* **WHAT IS EXPECTED**: Repeat the listing verbatim. Drop any pictures.

[DATA EXCERPT — start]

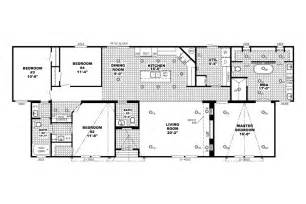 southern homes floor plans the teagan by southern estates magnolia estates of brookhaven
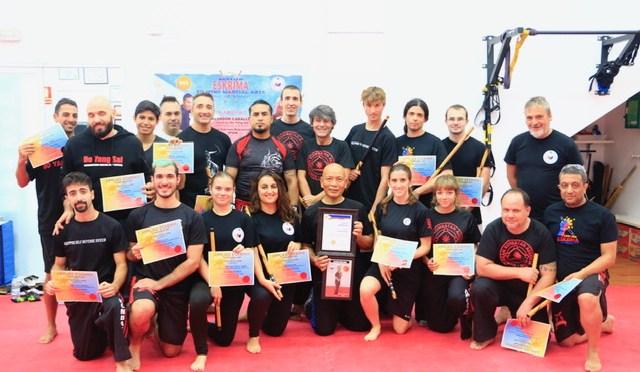 ¡Curso de Artes Marciales Filipinas con Master Cavada!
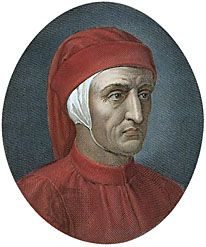 Dante Alighieri (Stanford Encyclopedia of Philosophy) Dante Alighieri, Great Thinkers, Grumpy Old Men, Classical Antiquity, Late Middle Ages, Writers And Poets, Renaissance Art, Italian Fashion, Roman Empire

[DATA EXCERPT — finish]

* **SOLUTION FOR THIS PROBLEM**:
 southern homes floor plans the teagan by southern estates magnolia estates of brookhaven
 ¡Curso de Artes Marciales Filipinas con Master Cavada!
 Dante Alighieri (Stanford Encyclopedia of Philosophy) Dante Alighieri, Great Thinkers, Grumpy Old Men, Classical Antiquity, Late Middle Ages, Writers And Poets, Renaissance Art, Italian Fashion, Roman Empire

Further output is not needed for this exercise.